──この本を書いた目的だが、外交政策について新しい考え方を採用するよう米政府に促したかったのか。それとも米国が衰退している国ではないことを同盟国や潜在的な敵国に示したかったのか。
両方だ。私はあの本を学術的に価値あるものにしようとして、脚注と参考文献を付した。世界における米国の役割について心配している、米国や外国の人たちに向けて書いたものだ。
──米国の外交政策の一般的な傾向について教えてほしい。ブッシュ政権は非常に干渉主義的で、オバマ政権はそれと比較して退いているようにみえる。
米国の外交政策には「非妥協主義」である時期と、退いている時期がある。後退することは「孤立政策」とは違う。後退は戦略的な目標と手段の調整を行う時期だ。アイゼンハワー大統領は退いた政策をとり、オバマ大統領はアイゼンハワーの政策を思わせるものがある。対照的にブッシュ大統領は非妥協主義者だった。私は、非妥協主義は退く政策より深刻な問題を引き起こすことが多いと主張する者だ。しかし、退きすぎも問題になり得るため、それを心配している。

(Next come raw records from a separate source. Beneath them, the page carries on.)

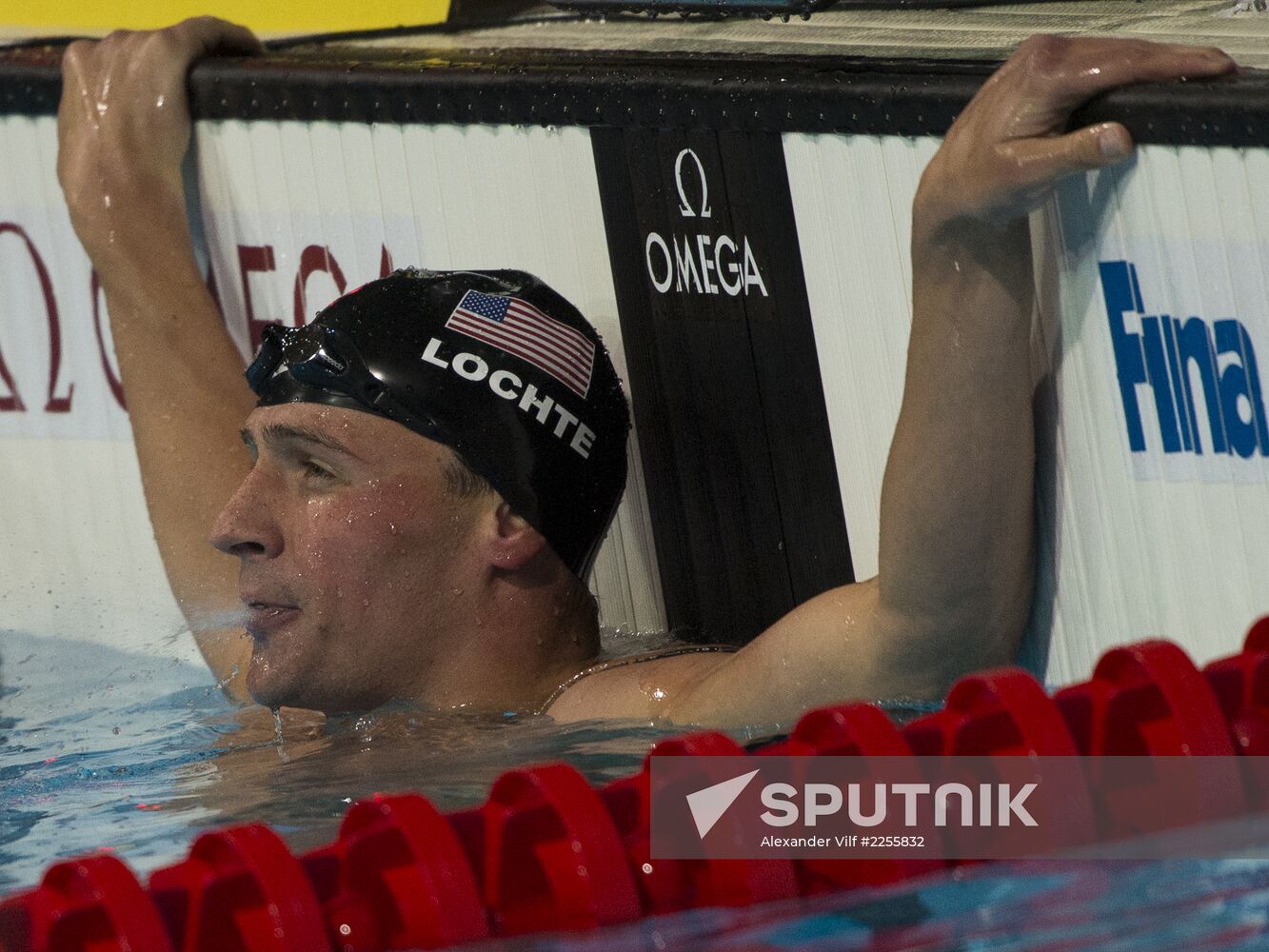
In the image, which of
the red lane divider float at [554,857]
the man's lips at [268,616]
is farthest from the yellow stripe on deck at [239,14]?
the red lane divider float at [554,857]

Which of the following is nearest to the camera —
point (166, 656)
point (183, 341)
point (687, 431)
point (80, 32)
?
point (687, 431)

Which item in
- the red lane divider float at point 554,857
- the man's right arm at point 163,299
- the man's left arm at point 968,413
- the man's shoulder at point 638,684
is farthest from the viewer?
the man's right arm at point 163,299

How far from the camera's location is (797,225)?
204 cm

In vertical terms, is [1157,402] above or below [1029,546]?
above

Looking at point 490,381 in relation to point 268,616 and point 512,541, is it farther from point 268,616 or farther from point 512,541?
point 268,616

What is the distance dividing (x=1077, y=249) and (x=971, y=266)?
0.13 meters

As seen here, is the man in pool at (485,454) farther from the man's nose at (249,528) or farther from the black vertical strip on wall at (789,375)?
the black vertical strip on wall at (789,375)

例えば、「海洋法に関する国際連合条約」の批准を拒否するうえで米国の議会が果たした役割をみてほしい。議会は国際通貨基金における新興国の出資割当額を上げるという、すでに達成されていた合意を推し進めることを拒否した。愚かな判断であり、世界における米国の立場を損なうものだ。

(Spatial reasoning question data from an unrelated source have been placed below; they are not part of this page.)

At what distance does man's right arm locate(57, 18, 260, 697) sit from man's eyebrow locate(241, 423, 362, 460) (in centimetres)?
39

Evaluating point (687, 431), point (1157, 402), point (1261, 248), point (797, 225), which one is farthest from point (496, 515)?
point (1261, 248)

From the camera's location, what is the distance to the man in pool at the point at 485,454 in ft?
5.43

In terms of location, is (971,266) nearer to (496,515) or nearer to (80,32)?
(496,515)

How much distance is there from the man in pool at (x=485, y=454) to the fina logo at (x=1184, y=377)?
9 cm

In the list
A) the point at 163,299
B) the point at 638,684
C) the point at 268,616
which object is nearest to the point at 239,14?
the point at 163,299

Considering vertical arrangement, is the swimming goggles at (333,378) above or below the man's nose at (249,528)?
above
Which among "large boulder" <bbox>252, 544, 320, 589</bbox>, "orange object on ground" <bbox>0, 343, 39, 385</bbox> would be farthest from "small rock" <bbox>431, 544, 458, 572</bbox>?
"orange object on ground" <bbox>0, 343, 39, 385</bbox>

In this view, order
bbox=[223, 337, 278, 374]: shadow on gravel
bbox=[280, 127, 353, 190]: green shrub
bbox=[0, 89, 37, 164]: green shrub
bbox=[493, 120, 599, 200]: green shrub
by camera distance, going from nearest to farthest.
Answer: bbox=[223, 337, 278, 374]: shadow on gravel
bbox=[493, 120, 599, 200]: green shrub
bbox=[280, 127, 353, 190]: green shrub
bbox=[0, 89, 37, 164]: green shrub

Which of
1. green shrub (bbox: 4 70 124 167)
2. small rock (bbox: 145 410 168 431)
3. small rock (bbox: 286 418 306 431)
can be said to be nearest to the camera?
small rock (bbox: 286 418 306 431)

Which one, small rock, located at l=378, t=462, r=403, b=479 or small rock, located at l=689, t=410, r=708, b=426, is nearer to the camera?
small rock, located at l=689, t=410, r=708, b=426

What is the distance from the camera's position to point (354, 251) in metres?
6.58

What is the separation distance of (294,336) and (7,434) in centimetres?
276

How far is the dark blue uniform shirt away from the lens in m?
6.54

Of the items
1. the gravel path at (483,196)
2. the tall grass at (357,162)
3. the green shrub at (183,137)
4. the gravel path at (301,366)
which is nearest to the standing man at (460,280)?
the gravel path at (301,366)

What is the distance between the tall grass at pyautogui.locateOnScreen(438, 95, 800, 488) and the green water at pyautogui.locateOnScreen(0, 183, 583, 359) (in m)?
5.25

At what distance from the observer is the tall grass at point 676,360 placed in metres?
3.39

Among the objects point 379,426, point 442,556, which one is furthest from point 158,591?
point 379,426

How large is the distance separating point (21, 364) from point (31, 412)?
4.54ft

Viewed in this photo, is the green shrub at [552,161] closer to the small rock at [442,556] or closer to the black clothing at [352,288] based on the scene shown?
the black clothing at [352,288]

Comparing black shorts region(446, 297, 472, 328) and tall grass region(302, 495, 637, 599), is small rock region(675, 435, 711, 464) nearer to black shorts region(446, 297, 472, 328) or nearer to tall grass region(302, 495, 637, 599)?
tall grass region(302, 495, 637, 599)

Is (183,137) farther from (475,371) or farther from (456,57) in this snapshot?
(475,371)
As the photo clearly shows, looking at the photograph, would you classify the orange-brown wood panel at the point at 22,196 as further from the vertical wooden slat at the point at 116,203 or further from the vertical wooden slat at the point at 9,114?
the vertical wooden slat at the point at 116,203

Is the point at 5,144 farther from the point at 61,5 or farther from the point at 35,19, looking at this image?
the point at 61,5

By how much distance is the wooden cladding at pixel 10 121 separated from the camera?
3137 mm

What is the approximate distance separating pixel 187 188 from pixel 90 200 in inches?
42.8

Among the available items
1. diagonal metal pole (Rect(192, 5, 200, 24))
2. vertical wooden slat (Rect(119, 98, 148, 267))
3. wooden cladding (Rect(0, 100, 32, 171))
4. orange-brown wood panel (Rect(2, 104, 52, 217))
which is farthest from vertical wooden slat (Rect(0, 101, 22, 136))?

こうした全般的な議論に加えて、具体的な地域について検討することが重要だ。アジアや欧州はもちろん、中南米やアフリカで退くことも米国にとって賢明ではない。
中東への関与は抑制しなければならない
しかし、中東の場合、さまざまな種類の変革の時期がこれから訪れる。いわゆる「オスマン帝国の行政区画」で現在起こっているように、ある国では国境が変わることになるだろう。宗教的な対立もますます増える。アラブの春で起こったように、近代化の遅れに対する民衆の不満が顕在化するに違いない。

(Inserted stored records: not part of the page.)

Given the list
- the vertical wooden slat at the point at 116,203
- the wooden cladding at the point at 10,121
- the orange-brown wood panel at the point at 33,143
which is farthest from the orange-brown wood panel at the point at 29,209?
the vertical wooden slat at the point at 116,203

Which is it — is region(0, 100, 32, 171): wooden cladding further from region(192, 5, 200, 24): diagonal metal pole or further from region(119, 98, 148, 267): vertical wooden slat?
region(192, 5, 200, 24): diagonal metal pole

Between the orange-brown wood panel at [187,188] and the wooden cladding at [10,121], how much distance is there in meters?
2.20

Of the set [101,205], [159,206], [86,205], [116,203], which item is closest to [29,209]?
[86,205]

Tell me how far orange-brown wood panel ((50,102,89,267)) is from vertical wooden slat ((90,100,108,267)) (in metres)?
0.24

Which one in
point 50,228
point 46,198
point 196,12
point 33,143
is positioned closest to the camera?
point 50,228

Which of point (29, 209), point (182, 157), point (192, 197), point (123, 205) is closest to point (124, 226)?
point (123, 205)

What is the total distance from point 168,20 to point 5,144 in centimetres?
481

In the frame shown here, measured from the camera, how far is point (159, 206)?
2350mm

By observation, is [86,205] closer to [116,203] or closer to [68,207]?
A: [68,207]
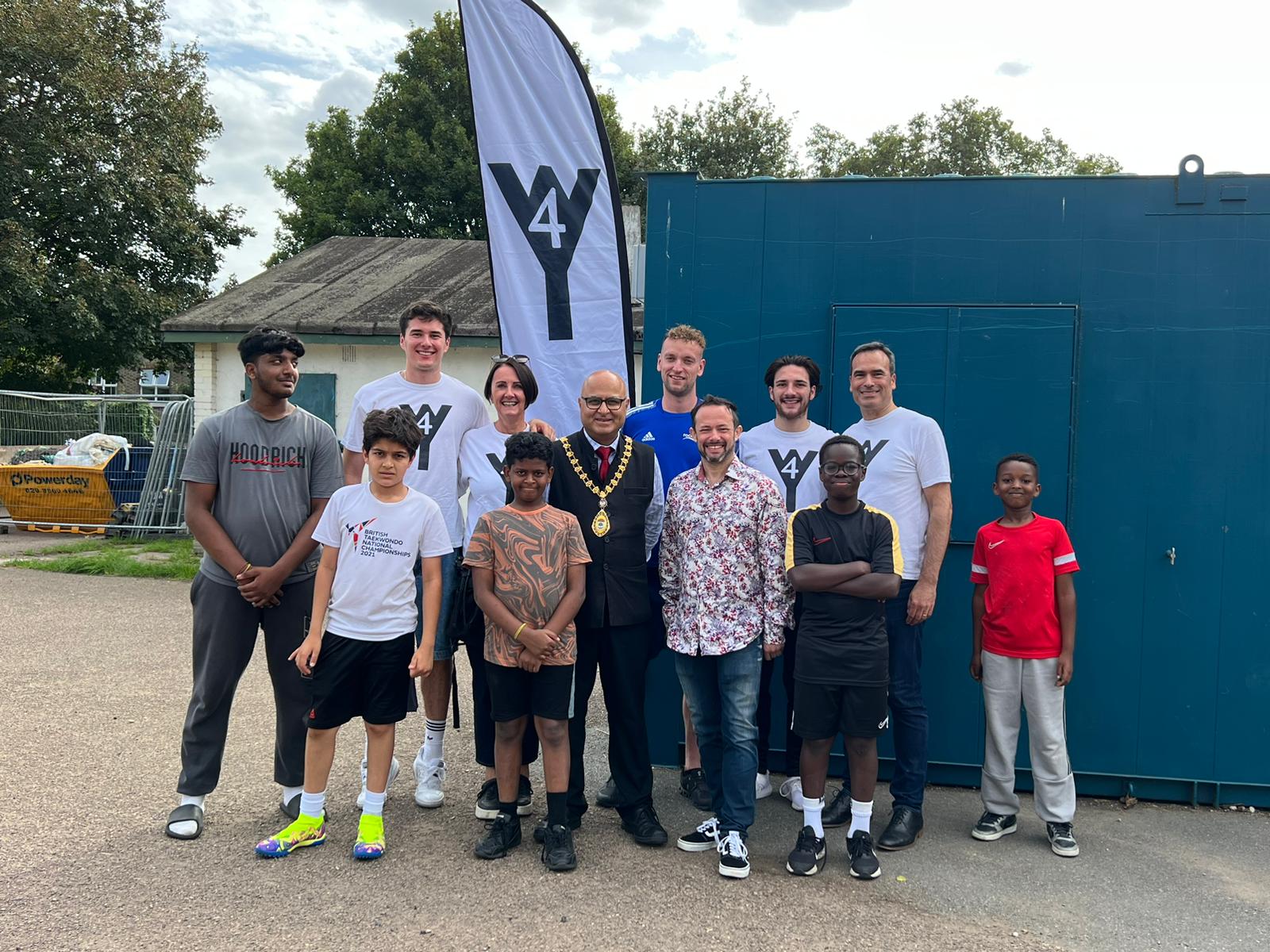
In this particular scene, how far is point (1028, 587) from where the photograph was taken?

こういった種類の変革はすぐには終わらない。状況はフランス革命に少し似ている。フランス革命は1789年に始まって、ウィーン会議により表面的な安定が欧州で回復したのは25年後の1815年のことだ。このような状況において外部から介入して出来事をコントロールしようとするのは、状況を良くするより悪くすることの方が多い。プロイセン、オーストリアおよび英国はフランスの出来事をコントロールしようとして、そのことに気づいた。
米国は中東について、変わっていく協力国をどう利用するかを学び、可能な場合、働きかけを行う必要がある。しかし、変革をコントロールすることは、米国の能力でも、他のどんな中東以外の国の能力でも不可能なことを受け入れなくてはならない。中東に関しては、変革の影響を抑制する観点から政策を考えることが必要だ。